■ **Directions**
**a.** Please check three statements against the forum thread on assigning a unique row ID and mark each yes or no, quoting the words from the thread that decide it. (i) The poster wants a hash rather than a truly unique row ID. (ii) The row ID values in tables X, Y, and Z may end up different. (iii) The poster is certain about why this happens.
**b.** Extend the forum thread on assigning a unique row ID, beginning right after its final line.

■ **Page extract**
You are viewing a plain text version of this content. The canonical link for it is here.
Posted to user@spark.apache.org by Everett Anderson <ev...@nuna.com.INVALID> on 2017/04/07 22:56:14 UTC

Assigning a unique row ID

Hi,

What's the best way to assign a truly unique row ID (rather than a hash) to
a DataFrame/Dataset?

I originally thought that functions.monotonically_increasing_id would do
this, but it seems to have a rather unfortunate property that if you add it
as a column to table A and then derive tables X, Y, Z and save those, the
row ID values in X, Y, and Z may end up different. I assume this is because
it delays the actual computation to the point where each of those tables is
computed.

Re: Assigning a unique row ID

Posted by Ankur Srivastava <an...@gmail.com>.

Stored items from a collection
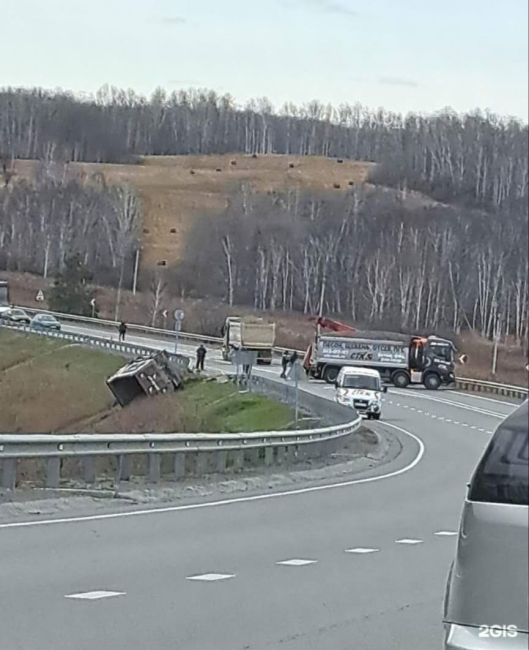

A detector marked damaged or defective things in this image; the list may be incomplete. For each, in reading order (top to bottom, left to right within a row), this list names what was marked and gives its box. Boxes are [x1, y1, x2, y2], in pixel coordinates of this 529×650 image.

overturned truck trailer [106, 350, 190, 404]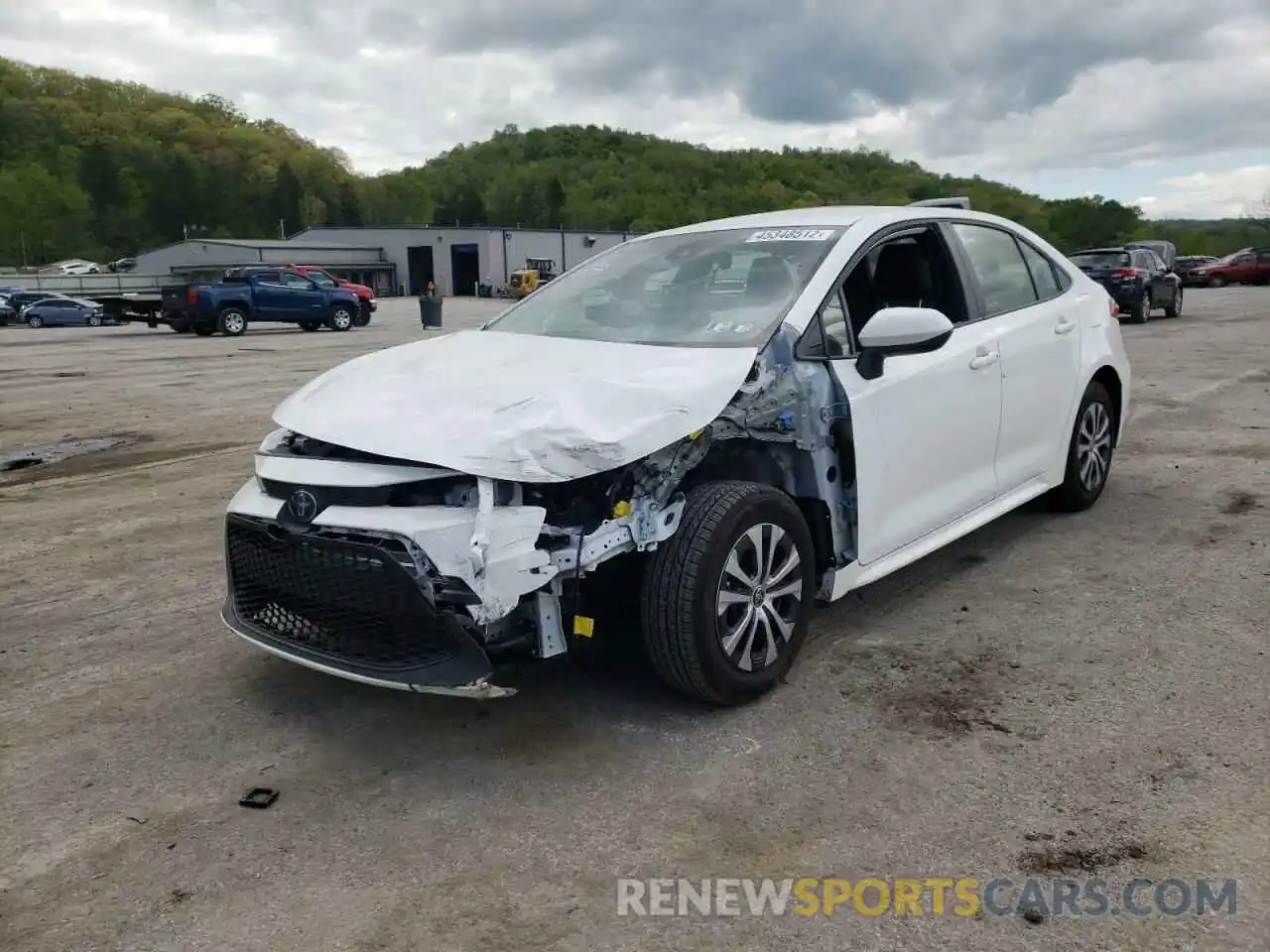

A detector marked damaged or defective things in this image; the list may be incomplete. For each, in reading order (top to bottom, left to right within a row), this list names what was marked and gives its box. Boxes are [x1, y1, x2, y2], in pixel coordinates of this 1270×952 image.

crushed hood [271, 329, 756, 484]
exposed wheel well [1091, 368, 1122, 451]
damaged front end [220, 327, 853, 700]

...

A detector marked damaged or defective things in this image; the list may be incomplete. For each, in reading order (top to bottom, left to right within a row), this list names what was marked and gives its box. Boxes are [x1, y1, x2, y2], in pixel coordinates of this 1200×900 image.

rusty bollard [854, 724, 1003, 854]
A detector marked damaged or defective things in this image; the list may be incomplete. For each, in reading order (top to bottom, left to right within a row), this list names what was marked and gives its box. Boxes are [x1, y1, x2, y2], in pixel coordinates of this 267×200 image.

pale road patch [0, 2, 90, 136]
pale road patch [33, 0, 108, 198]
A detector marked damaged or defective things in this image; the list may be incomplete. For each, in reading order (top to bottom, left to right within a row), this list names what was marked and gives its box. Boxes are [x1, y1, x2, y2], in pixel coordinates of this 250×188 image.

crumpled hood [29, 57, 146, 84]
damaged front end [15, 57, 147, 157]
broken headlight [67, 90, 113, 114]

■ **Answers in order**
**a.**
(i) No: "a truly unique row ID (rather than a hash)"
(ii) Yes: "the row ID values in X, Y, and Z may end up different."
(iii) No: "I assume this is because it delays the actual computation to the point where each of those tables is computed."

**b.**
You can use zipWithIndex or the approach Tim suggested or even the one you
are using but I believe the issue is that tableA is being materialized
every time you for the new transformations. Are you caching/persisting the
table A? If you do that you should not see this behavior.

Thanks
Ankur

On Fri, Apr 7, 2017 at 4:24 PM, Tim Smith <se...@gmail.com> wrote:

> http://stackoverflow.com/questions/37231616/add-a-new-
> column-to-a-dataframe-new-column-i-want-it-to-be-a-uuid-generator
>
>
> On Fri, Apr 7, 2017 at 3:56 PM, Everett Anderson <everett@nuna.com.invalid
> > wrote:
>
>> Hi,
>>
>> What's the best way to assign a truly unique row ID (rather than a hash)
>> to a DataFrame/Dataset?
>>
>> I originally thought that functions.monotonically_increasing_id would do
>> this, but it seems to have a rather unfortunate property that if you add it
>> as a column to table A and then derive tables X, Y, Z and save those, the
>> row ID values in X, Y, and Z may end up different. I assume this is because
>> it delays the actual computation to the point where each of those tables is
>> computed.
>>
>>
>
>
> --
>
> --
> Thanks,
>
> Tim
>

Re: Assigning a unique row ID

Posted by Everett Anderson <ev...@nuna.com.INVALID>.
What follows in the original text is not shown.